Molecular epidemiology studies on C. difficile clinical isolates have been conducted to analyze epidemic dynamics within and between countries, as well as to assess CDI outbreaks in healthcare facilities. Various genotyping methods have been adopted for these studies, including ribotyping10,11,12, multilocus sequence typing (MLST/ST)13,14, toxinotyping10, surface-layer protein A (slpA) sequence typing15,16,17, pulse-field gel electrophoresis (PFGE) typing18, and PCR-based open reading frame typing (POT)19.

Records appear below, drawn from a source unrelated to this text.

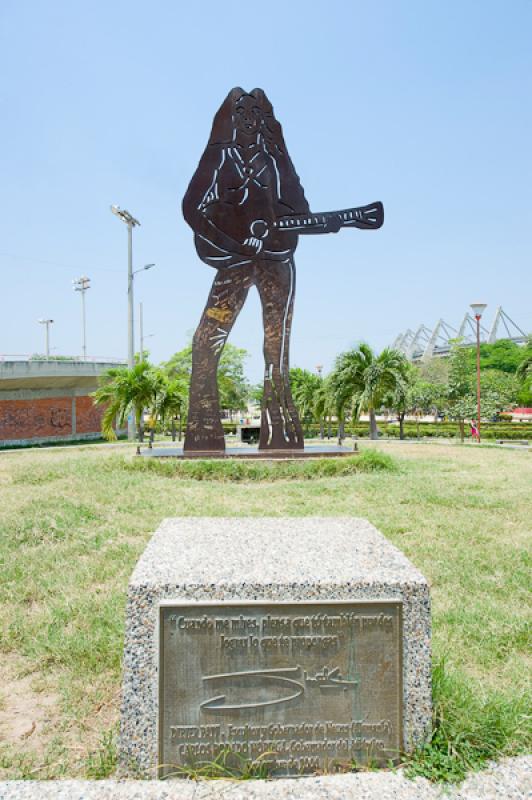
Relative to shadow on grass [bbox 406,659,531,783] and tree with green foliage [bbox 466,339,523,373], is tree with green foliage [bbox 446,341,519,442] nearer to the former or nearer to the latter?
tree with green foliage [bbox 466,339,523,373]

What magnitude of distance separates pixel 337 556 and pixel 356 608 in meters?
0.31

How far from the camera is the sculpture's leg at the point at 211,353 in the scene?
36.8 ft

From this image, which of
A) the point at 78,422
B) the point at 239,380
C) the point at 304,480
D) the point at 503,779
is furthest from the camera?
the point at 239,380

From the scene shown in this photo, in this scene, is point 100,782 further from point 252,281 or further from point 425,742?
point 252,281

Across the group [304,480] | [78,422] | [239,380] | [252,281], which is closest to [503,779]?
[304,480]

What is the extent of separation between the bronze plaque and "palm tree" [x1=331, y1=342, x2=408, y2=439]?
764 inches

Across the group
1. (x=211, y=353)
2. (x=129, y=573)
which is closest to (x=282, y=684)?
(x=129, y=573)

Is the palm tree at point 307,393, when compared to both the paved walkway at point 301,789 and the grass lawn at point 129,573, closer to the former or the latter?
the grass lawn at point 129,573

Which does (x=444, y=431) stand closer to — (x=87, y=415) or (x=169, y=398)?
(x=87, y=415)

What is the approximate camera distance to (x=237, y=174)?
434 inches

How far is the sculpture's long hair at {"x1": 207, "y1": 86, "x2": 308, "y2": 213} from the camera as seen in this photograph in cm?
1106
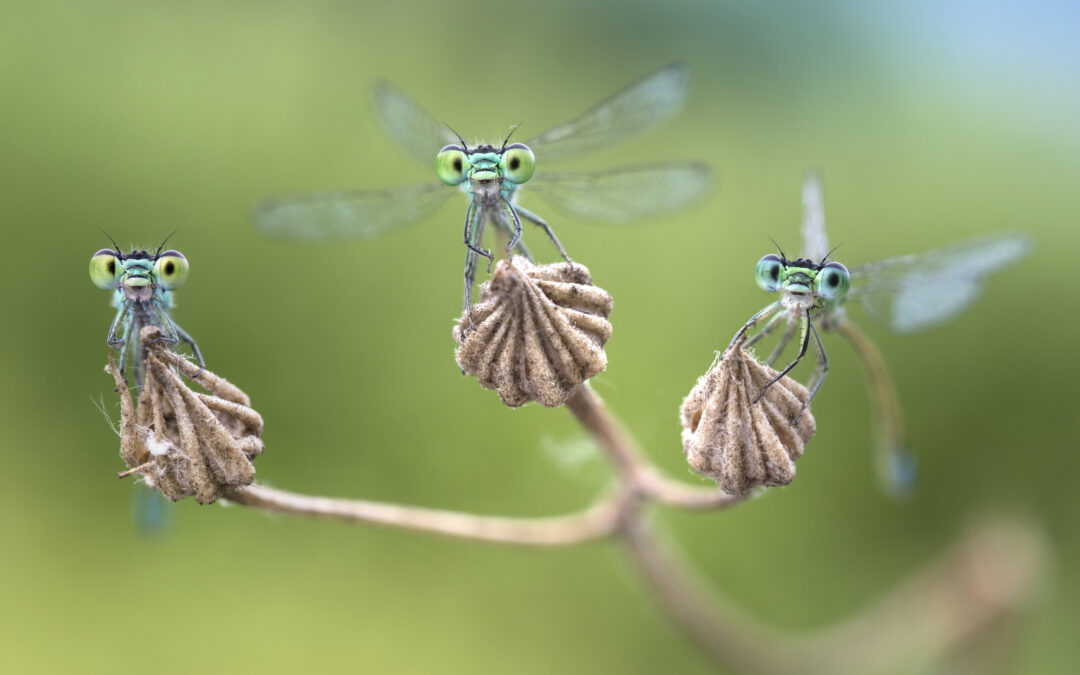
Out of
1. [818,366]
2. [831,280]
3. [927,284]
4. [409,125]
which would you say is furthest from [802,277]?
[409,125]

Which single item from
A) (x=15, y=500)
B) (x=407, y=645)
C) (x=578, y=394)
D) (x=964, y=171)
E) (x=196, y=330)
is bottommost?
(x=578, y=394)

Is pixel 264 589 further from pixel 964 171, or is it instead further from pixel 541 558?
pixel 964 171

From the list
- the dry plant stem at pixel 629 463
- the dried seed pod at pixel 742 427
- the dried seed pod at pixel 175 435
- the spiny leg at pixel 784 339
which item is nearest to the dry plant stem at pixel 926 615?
the dry plant stem at pixel 629 463

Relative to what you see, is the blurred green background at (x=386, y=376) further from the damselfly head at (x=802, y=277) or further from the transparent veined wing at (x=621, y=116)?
the damselfly head at (x=802, y=277)

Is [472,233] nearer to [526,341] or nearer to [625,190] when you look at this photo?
[526,341]

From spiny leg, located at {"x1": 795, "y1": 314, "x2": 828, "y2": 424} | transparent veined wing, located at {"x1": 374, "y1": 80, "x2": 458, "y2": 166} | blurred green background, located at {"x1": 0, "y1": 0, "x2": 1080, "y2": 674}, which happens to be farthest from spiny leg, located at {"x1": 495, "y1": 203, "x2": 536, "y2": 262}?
blurred green background, located at {"x1": 0, "y1": 0, "x2": 1080, "y2": 674}

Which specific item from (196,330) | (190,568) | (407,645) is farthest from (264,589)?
(196,330)
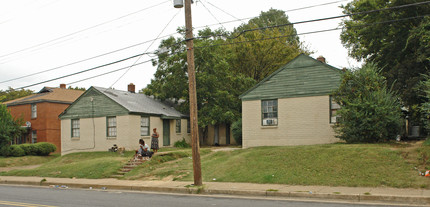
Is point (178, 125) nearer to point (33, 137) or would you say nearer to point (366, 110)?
point (33, 137)

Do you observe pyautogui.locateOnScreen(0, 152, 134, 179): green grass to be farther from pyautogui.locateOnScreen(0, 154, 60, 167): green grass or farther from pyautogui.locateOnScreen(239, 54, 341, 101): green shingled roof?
pyautogui.locateOnScreen(239, 54, 341, 101): green shingled roof

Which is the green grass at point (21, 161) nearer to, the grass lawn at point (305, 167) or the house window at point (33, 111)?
the house window at point (33, 111)

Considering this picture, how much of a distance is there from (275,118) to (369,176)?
9710mm

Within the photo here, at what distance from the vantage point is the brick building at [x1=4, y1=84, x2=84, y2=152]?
35094 millimetres

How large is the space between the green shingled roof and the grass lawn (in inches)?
186

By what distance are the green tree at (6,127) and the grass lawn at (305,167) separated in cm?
1288

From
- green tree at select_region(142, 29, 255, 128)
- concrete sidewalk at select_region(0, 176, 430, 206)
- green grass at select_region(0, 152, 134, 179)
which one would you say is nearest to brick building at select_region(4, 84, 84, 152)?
green tree at select_region(142, 29, 255, 128)

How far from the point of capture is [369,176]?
41.4 ft

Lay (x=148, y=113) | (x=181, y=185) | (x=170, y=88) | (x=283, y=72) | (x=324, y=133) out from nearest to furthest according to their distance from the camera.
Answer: (x=181, y=185)
(x=324, y=133)
(x=283, y=72)
(x=148, y=113)
(x=170, y=88)

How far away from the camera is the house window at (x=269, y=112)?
72.5 feet

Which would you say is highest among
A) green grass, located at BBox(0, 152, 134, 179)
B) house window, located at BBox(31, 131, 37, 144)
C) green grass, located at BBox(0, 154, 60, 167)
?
house window, located at BBox(31, 131, 37, 144)

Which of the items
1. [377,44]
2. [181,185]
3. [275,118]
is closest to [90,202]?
[181,185]

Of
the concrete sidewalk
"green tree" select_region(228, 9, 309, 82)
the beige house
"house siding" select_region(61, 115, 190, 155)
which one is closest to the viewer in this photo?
the concrete sidewalk

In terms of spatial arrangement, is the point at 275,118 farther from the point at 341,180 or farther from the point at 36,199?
the point at 36,199
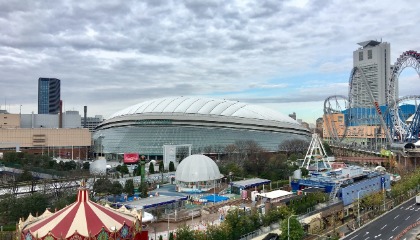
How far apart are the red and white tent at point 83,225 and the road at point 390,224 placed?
64.7ft

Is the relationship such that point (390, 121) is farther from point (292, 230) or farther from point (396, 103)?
point (292, 230)

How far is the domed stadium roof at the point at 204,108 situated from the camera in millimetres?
90375

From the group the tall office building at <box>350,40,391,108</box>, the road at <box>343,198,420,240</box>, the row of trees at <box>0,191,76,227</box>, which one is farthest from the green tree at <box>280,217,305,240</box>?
the tall office building at <box>350,40,391,108</box>


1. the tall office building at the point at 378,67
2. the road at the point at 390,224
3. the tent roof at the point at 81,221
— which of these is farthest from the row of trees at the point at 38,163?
the tall office building at the point at 378,67

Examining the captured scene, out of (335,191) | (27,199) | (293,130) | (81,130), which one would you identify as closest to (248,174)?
(335,191)

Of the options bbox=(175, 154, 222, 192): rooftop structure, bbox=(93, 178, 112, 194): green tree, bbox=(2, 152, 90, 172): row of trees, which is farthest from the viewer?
bbox=(2, 152, 90, 172): row of trees

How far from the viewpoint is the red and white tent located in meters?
18.4

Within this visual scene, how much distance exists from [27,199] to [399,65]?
7578cm

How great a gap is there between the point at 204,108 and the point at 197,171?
138 feet

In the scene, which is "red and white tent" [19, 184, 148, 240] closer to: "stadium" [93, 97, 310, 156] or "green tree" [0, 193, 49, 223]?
"green tree" [0, 193, 49, 223]

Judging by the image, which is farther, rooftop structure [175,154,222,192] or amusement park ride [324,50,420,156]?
amusement park ride [324,50,420,156]

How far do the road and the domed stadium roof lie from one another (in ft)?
170

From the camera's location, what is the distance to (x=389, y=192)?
4675 cm

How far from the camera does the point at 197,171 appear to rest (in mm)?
50031
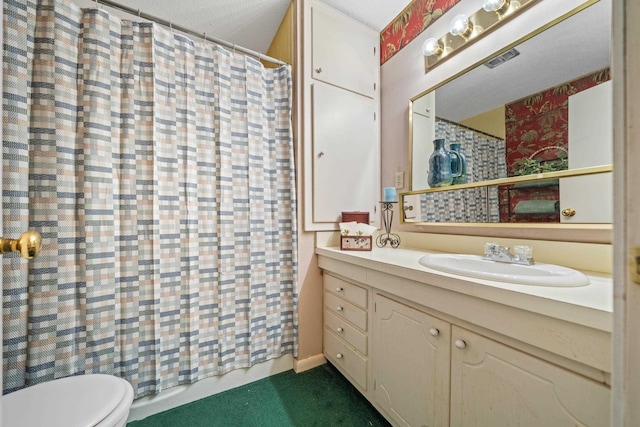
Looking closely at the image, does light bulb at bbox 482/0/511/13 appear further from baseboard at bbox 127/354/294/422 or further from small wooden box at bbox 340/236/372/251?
baseboard at bbox 127/354/294/422

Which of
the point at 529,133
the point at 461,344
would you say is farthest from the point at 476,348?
the point at 529,133

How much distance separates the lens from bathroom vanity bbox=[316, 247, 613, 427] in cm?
57

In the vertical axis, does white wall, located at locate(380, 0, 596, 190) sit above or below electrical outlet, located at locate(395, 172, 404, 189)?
above

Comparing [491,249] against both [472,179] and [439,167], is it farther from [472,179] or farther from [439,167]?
[439,167]

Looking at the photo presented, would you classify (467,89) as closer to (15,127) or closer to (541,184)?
(541,184)

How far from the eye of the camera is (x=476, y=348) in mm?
770

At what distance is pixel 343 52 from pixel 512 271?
161 cm

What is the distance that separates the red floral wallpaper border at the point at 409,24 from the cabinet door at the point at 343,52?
0.08 metres

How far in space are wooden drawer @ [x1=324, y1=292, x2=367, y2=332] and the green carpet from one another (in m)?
0.40

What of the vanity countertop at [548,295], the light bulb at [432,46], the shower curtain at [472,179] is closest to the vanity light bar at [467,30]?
the light bulb at [432,46]

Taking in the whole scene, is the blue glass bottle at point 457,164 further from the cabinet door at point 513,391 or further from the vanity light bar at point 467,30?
the cabinet door at point 513,391

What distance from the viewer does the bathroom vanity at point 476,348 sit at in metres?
0.57

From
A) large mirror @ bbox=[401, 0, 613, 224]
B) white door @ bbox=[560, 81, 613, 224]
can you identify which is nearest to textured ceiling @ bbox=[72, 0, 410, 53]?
large mirror @ bbox=[401, 0, 613, 224]

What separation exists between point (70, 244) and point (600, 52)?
7.20 feet
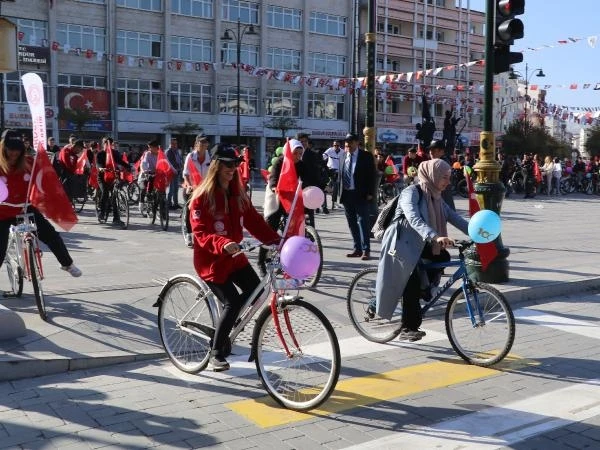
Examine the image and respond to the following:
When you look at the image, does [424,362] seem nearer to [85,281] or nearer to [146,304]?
[146,304]

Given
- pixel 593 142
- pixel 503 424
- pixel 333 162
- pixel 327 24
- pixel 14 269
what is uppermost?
pixel 327 24

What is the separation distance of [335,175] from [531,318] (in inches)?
524

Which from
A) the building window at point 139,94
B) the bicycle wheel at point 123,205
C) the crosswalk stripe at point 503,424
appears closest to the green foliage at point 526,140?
the building window at point 139,94

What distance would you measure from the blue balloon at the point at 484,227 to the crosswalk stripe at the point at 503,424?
1236mm

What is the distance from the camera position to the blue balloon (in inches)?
209

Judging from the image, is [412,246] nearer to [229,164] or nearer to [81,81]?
[229,164]

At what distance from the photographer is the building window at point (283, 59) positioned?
54241 mm

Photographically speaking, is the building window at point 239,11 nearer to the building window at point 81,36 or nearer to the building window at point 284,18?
the building window at point 284,18

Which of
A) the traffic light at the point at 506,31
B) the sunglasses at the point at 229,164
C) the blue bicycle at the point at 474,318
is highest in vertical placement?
the traffic light at the point at 506,31

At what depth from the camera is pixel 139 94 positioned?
48938mm

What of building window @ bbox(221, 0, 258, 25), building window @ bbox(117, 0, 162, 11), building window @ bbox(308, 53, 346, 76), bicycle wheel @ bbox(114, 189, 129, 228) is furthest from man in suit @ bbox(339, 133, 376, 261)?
building window @ bbox(308, 53, 346, 76)

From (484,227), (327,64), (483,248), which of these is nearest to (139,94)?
(327,64)

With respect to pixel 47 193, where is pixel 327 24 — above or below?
above

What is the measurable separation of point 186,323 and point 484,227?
2.39 metres
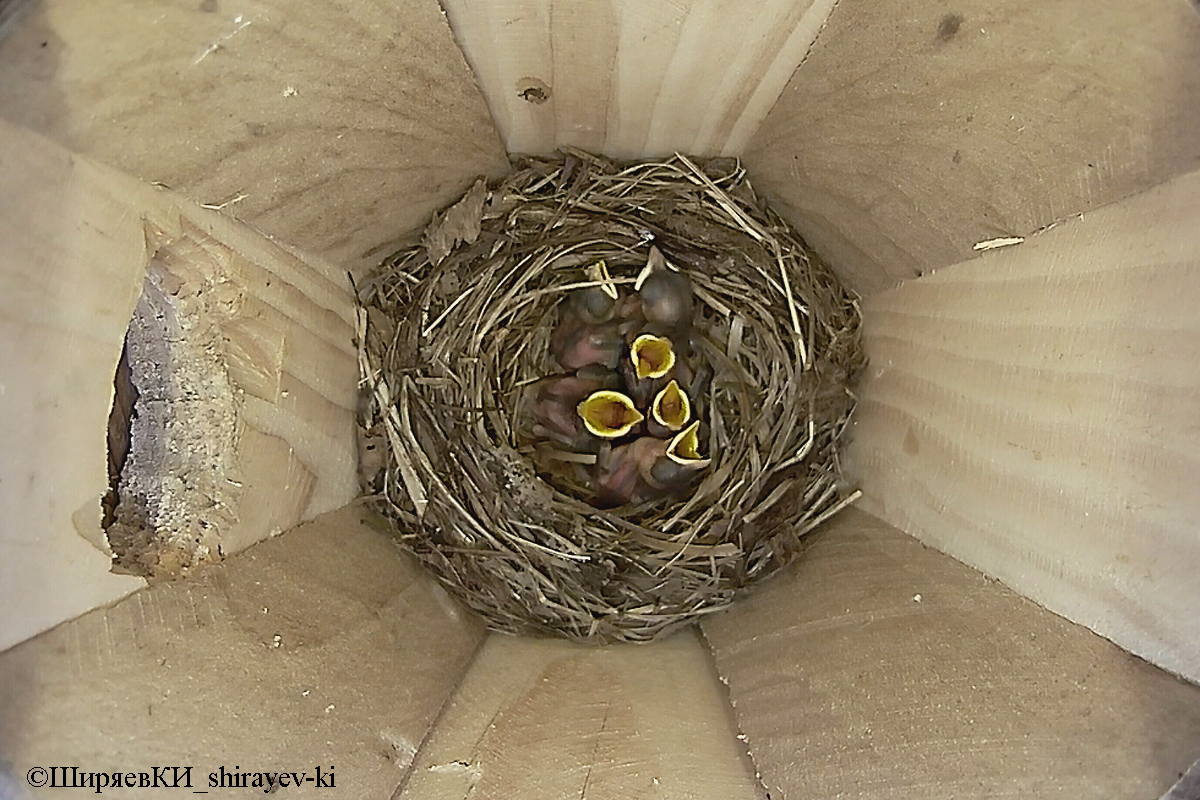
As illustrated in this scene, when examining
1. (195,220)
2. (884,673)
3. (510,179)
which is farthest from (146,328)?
(884,673)

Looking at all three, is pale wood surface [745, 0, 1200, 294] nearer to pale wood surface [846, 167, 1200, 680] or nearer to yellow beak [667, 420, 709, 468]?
pale wood surface [846, 167, 1200, 680]

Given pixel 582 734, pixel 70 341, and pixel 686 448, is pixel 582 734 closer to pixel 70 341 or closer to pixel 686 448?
pixel 686 448

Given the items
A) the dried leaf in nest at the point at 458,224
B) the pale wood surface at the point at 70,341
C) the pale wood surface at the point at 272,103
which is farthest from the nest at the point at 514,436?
the pale wood surface at the point at 70,341

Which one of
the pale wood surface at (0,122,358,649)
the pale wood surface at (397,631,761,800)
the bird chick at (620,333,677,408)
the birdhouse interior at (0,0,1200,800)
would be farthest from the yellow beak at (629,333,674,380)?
the pale wood surface at (0,122,358,649)

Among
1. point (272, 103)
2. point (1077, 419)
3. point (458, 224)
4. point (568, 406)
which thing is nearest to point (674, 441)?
point (568, 406)

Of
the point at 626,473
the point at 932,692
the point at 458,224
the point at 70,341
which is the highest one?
the point at 70,341

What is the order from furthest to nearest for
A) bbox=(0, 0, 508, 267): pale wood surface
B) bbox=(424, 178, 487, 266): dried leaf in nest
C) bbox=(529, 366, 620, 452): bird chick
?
bbox=(529, 366, 620, 452): bird chick → bbox=(424, 178, 487, 266): dried leaf in nest → bbox=(0, 0, 508, 267): pale wood surface

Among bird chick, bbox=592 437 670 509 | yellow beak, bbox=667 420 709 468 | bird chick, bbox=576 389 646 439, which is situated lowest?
bird chick, bbox=592 437 670 509
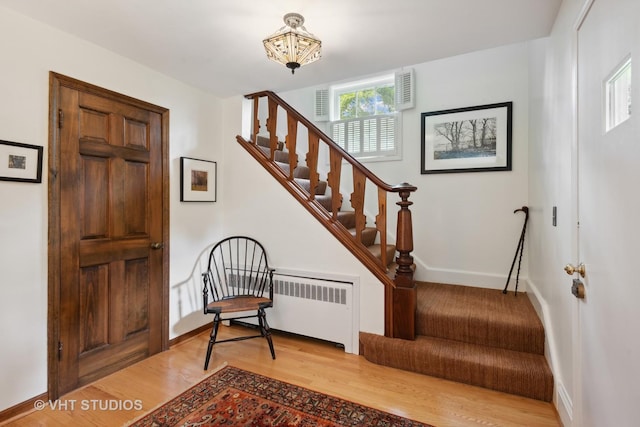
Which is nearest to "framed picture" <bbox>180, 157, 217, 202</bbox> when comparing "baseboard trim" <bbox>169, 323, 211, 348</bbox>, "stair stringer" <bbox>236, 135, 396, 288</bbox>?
"stair stringer" <bbox>236, 135, 396, 288</bbox>

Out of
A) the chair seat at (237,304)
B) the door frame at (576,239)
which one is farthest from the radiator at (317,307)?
the door frame at (576,239)

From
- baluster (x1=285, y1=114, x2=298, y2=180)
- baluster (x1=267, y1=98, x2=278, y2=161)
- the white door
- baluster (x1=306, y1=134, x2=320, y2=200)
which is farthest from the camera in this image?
baluster (x1=267, y1=98, x2=278, y2=161)

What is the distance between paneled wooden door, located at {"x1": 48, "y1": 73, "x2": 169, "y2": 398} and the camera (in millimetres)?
2016

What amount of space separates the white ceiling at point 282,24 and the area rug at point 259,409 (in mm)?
2425

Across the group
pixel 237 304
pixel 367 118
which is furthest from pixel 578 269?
pixel 367 118

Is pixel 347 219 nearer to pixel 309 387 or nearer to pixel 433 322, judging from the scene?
pixel 433 322

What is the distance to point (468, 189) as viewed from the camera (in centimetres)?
330

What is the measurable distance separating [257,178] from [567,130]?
2.47 m

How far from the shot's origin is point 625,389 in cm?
101

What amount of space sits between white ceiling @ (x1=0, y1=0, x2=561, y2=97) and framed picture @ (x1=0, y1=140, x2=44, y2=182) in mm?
818

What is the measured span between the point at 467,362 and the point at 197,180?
9.15 ft

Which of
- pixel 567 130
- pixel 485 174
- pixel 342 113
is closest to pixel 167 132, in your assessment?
pixel 342 113

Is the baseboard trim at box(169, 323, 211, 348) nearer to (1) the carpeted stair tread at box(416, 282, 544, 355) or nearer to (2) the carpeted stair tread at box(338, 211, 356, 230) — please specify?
(2) the carpeted stair tread at box(338, 211, 356, 230)

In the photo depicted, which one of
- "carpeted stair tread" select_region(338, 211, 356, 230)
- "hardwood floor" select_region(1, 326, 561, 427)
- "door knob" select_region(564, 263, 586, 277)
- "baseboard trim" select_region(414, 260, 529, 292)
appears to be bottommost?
"hardwood floor" select_region(1, 326, 561, 427)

The POT method offers a cost-effective and user-friendly alternative to other genotyping protocols. Utilizing multiplex PCR, this method has proven effective in determining the bacterial species and in genotyping various bacterial pathogens associated with HAIs, such as S. aureus20,21. It was employed to investigate not only HAIs but also the regional spread of methicillin-resistant S. aureus22. In the case of C. difficile, the POT method involves two reactions, POT1 and POT2, each comprising 11 and 10 multiplex PCR reactions. Binomial PCR results are converted to decimal numbers, and the POT genotype is represented by hyphenated POT1 and POT2 numbers, akin to a postal code (e.g., 000-000)23. POT1 correlates with the sequence type (ST), while POT2 targets toxin genes (i.e., tcdA, tcdB, cdtA) and others, enabling further classification of the isolate. Consequently, the POT method possesses inherently finer genetic resolution compared to PCR ribotyping and MLST, as demonstrated in previous studies19,24. This high resolution enhances its utility in molecular epidemiological studies of C. difficile.

The historical molecular epidemiological studies on C. difficile has paid much attention on global and virulent strains, often utilizing genotyping methods like RT or MLST. However, in this retrospective multi-institutional study, we opted for the POT genotyping method due to its superior genetic resolution. Our analysis delves into the molecular epidemiology of C. difficile across Japan, with a specific focus on clinical isolates not only of commonly-found genotypes, but also those bearing minor genotypes as well as those lacking toxin genes. This approach aims to provide a unique and valuable insights into the molecular epidemiology of C. difficile.

Results

Overview of the POT genotypes

The 14 hospitals spanned from the north to south of Japan (Fig. 1a). The POT genotype data on 982 clinical isolates were collected. Each hospital contributed a dataset containing 10 to 177 isolates (Table 1 and Supplementary Information S1). The total number of unique POT genotypes reached 294. The most prevalent genotype was POT 826-279/ST8/RT002, accounting for 6.0% of all the isolates (59/982 isolates), and identified in 11 of the 14 hospitals. This was followed by POT 691-387/ST17/RT018-like (5.2%, 51/982 isolates) and POT 700-501/ST81/RT369 (4.6%, 45/982 isolates). The toxin gene genotypes of POT 826-279 and POT 691-387 were both tcdA+/tcdB+/cdtA-. The toxin gene genotype of POT 700-501 was tcdA-/tcdB+/cdtA-. The dominant POT genotype in each hospital ranged from 5.2% to 37.5%, demonstrating variability among hospitals. Among all, 190 isolates (19.3%) were toxin-negative. The most prevalent toxin gene-negative genotypes were POT 732-272 and 732-308, occupying the 9th and 10th positions, respectively.

Fig. 1
figure 1

A map of Japan depicting the locations of the hospitals included in this study and the POT genotype profile. (a) The 14 hospitals are illustrated on the density map of Japan, reflecting the number of passengers using railways. The pie graph displays the profile of POT genotypes for clinical isolates from all 14 hospitals. (b) Comparison of POT genotypes in C. difficile clinical isolates from 3 hospitals in Osaka prefecture to those from 8 hospitals in non-Osaka areas. Cross-regional genotypes are underlined. Region-specific genotypes (beige) are presented within other genotypes (gray) at the top-left. An asterisk denotes statistical significance in the isolation rate of the genotype in Osaka area relative to non-Osaka areas (P = 0.00002 by Fischer’s exact test, two-sided).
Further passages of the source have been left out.